Seeing that there are two entities involved in this dump, and I want to do a side-by side comparison, some ASCII art is in order. Essentially three columns being used, the sending agent will indicate what is being sent, and if it was received by the destination I’ll mark that column with an ACK. I’ll also add (R) to retransmits on the sending side. The ISN mods still applies to the TCP connections, however, the data itself isn’t being tampered with in this case.
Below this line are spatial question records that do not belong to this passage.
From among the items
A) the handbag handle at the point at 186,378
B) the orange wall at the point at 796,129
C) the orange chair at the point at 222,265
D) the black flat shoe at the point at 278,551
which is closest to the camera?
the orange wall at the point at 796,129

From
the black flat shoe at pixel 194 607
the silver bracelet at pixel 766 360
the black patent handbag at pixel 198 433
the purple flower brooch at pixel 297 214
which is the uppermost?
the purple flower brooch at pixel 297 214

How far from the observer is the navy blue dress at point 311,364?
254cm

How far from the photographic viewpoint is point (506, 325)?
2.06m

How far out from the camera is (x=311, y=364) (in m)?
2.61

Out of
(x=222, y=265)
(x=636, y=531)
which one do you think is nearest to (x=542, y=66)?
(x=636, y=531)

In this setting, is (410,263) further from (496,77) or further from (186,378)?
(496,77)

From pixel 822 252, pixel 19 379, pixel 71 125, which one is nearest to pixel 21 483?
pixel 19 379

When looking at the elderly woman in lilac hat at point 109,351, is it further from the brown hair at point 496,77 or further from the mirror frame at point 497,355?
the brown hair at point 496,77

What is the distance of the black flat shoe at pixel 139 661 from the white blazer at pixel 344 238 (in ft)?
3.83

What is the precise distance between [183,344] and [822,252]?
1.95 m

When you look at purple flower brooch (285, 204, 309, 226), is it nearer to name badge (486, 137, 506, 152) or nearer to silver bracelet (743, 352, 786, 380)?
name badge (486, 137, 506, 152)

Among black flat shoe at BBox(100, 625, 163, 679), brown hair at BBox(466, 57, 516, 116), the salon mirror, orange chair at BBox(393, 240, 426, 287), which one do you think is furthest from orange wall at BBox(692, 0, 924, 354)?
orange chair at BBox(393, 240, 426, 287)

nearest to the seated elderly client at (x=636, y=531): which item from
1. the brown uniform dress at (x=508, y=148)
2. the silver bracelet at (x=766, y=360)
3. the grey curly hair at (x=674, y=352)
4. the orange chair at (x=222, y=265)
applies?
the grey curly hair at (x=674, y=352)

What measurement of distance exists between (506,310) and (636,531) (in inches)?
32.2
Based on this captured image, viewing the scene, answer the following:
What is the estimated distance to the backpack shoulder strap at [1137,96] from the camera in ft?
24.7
Note that in the GRE traffic case there are still ACK packets being sent by the server, these ACK packets however goes lost (as indicated in the packet sequence).

Client                Direction  Server
SYN                        ->    ACK
ACK                        <-    SYN
PPTP (Start Req)           ->    ACK
ACK                        <-    PPTP (Start Resp)
                           <-    GRE (PPP-LCP Conf Req)
GRE (PPP-LCP Conf Req) (R) ->    ACK (goes lost)
GRE (PPP-LCP Conf Req) (R) ->    ACK (goes lost)
... a few more of these ...
GRE (PPP-LCP Conf Req) (R) ->    ACK (goes lost)
PPTP (Call Clear Req)      ->    ACK

Once the Call Clear Req is received TCP/IP teardowns happens, surprisingly without the flurry of injected RST packets I’ve growned accustomed to, just a single out-of-order delivery between one ACK and FIN/ACK packet.
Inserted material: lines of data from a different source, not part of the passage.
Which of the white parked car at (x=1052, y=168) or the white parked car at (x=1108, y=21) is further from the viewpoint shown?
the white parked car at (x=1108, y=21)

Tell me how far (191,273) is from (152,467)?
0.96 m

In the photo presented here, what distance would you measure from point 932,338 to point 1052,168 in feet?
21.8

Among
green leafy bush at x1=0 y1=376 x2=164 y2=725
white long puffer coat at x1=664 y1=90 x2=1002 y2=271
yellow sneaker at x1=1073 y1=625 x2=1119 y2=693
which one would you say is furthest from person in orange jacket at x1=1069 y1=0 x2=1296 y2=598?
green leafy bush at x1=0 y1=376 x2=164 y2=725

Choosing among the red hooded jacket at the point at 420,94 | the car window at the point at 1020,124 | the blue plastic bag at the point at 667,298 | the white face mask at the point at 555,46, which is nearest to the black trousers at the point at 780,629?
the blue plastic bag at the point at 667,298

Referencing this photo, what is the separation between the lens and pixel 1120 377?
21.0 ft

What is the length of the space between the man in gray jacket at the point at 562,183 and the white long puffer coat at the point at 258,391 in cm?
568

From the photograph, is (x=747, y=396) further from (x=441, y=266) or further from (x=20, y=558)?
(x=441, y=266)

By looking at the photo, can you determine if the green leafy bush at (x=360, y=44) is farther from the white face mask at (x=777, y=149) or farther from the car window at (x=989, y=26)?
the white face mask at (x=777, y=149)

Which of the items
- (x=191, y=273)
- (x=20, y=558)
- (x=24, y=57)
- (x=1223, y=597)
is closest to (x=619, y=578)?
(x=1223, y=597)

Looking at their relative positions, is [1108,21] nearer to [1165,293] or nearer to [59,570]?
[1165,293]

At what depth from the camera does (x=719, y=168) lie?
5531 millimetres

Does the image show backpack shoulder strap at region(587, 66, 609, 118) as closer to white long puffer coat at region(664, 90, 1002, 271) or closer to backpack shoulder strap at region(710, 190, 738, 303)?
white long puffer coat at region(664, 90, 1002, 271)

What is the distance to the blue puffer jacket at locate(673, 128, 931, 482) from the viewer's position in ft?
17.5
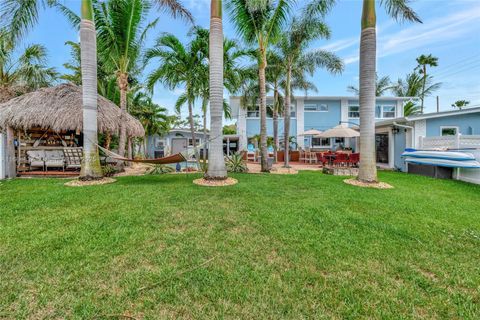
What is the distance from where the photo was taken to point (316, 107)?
798 inches

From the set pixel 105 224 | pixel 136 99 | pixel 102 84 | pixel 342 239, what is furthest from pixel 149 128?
pixel 342 239

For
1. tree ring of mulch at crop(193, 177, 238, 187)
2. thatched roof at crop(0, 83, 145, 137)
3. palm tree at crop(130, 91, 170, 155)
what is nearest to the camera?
tree ring of mulch at crop(193, 177, 238, 187)

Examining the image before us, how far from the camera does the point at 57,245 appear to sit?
288 cm

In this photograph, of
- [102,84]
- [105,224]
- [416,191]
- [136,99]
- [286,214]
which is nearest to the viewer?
[105,224]

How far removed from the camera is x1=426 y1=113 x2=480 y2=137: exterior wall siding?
1129 centimetres

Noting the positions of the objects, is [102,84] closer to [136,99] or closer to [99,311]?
[136,99]

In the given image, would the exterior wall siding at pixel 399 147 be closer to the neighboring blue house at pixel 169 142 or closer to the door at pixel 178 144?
the neighboring blue house at pixel 169 142

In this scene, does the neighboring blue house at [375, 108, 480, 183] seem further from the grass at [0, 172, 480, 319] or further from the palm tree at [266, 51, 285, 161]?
the grass at [0, 172, 480, 319]

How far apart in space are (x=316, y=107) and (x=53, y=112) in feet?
58.1

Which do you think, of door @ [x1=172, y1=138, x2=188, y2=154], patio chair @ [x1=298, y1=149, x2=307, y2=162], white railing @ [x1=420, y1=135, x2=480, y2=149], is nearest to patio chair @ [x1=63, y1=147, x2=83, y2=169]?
door @ [x1=172, y1=138, x2=188, y2=154]

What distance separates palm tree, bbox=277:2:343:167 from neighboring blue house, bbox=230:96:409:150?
22.6 ft

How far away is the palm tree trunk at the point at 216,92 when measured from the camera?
6.81 meters

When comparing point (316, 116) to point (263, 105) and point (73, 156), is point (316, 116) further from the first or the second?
point (73, 156)

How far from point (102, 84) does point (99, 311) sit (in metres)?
15.2
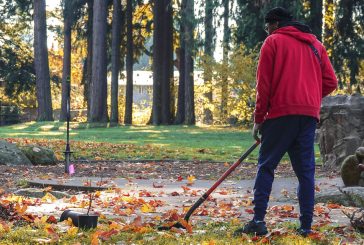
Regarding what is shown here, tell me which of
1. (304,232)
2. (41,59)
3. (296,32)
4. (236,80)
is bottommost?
(304,232)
What I would want (not sure what resolution they picked) is for them to either perform a routine inspection of the PPTP control traffic (specifically the Start Request and Start Reply packets) to determine the GRE traffic parameters (based on what I can see, just mark the fact that GRE is to be expected between the two given end points) and allow that traffic, or, stop this firewalling nonsense. It’s only the Cellular “ISPs” performing actions such as these. The arguments for providing this protection is sound. But then it needs to be done sanely. For the most part I’ll have to admit that the firewall works and doesn’t cause too many problems.

Seeing that the problem has been resolved by Vodacom, I’ll let it rest, for now.
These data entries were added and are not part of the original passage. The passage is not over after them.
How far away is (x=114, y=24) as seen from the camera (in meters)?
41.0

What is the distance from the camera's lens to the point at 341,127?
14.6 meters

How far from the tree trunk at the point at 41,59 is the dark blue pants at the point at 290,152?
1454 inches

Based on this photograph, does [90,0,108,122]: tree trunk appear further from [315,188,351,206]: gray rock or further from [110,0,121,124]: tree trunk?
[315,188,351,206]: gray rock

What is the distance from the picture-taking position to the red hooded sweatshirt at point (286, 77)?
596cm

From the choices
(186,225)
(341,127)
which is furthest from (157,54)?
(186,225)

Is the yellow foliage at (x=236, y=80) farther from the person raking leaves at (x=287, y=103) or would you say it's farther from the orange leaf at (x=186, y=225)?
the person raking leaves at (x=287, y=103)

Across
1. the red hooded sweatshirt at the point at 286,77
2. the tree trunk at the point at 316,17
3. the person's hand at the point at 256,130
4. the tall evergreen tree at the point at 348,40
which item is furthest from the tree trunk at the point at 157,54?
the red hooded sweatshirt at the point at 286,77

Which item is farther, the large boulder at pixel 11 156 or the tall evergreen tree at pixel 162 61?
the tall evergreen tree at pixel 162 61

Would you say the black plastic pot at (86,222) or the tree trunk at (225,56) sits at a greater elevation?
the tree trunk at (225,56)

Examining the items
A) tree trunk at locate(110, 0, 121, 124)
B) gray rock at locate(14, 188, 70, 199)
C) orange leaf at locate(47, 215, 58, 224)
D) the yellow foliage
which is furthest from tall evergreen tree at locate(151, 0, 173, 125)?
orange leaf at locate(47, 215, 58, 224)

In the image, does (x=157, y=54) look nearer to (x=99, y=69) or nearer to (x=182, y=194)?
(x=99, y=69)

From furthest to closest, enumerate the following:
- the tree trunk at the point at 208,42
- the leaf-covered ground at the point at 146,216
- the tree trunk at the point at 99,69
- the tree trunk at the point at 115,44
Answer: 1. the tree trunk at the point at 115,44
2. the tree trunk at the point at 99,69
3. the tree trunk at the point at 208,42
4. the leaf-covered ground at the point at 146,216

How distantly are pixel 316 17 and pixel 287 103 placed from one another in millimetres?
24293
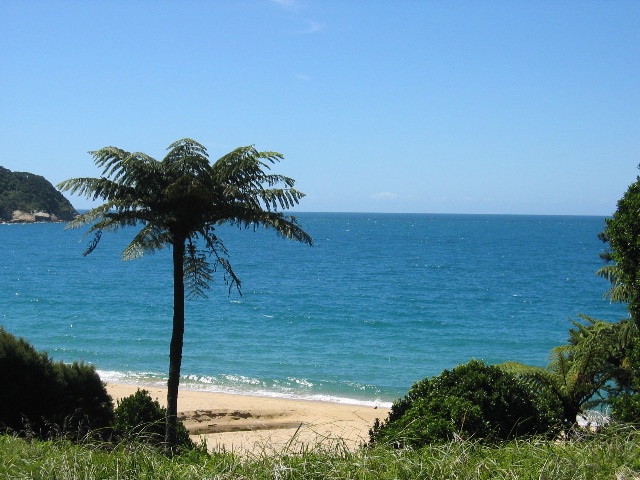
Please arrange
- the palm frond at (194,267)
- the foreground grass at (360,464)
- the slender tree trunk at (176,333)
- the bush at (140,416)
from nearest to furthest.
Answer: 1. the foreground grass at (360,464)
2. the bush at (140,416)
3. the slender tree trunk at (176,333)
4. the palm frond at (194,267)

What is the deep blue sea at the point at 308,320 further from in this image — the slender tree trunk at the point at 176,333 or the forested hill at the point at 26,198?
the forested hill at the point at 26,198

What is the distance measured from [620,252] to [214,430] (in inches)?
460

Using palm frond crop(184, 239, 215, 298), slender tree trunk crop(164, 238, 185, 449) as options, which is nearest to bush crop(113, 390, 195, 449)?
slender tree trunk crop(164, 238, 185, 449)

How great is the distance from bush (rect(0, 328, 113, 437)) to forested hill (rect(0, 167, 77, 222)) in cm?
14738

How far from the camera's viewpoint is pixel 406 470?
4383 mm

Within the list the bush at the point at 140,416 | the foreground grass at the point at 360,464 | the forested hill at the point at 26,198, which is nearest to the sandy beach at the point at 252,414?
the bush at the point at 140,416

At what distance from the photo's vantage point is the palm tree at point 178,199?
423 inches

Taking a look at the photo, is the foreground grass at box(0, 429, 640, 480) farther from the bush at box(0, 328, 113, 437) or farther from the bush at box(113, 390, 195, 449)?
the bush at box(113, 390, 195, 449)

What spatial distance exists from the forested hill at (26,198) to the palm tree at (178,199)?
5780 inches

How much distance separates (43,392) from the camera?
32.0 feet

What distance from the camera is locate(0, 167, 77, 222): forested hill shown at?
146750 millimetres

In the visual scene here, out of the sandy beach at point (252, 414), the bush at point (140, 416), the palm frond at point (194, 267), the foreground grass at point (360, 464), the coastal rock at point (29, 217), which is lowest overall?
the sandy beach at point (252, 414)

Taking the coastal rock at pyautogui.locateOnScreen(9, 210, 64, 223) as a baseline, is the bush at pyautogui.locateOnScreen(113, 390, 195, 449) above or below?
below

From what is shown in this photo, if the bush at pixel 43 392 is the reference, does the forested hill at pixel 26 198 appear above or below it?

2 Responses to “The Great Wall of Vodacom – FAIL”

  1. Gert says:

    Is there any decent TCP testers? It will make debugging (mostly firewall caused) TCP-issues a lot easier… (Cisco firewalls also mess around with TCP flags, which breaks some applications… They also mess around with the ISN by default)

    It should be able to test most TCP features (transfers, sequence numbers, urgent flag, common extensions) and give you an idea of what the network allows and what not…

    Back to 3G: I wonder if their “internet conenctions” actually work properly for non-TCP / UDP-based protocols… (such as SCTP-based protocols…)

  2. Jaco Kroon says:

    I always just use tcpdump. The number of these problems I have are far and few between, and vary so much in nature that I believe it’ll be difficult to write a tool to reliably test for all possible things that can go wrong. In terms of probing you can probably use nmap to see what’s open and what not.

    The more interesting part as you suggest is the question surrounding non-TCP and non-UDP. I know that GRE works in combination with PPTP (as per above, when they don’t break it). But other protocols may not work properly, this remains to be seen and I can’t really comment. But brings me back to elementary networking … the iso networking layer model. You have been given an IP right? Which is routable? So why does the ISP feel it’s required to break the iso layer by looking at stuff anything higher than layer 3? Why do they feel it’s required to look at anything inside the IP packets when that is all they actually need to look at in order to deliver traffic?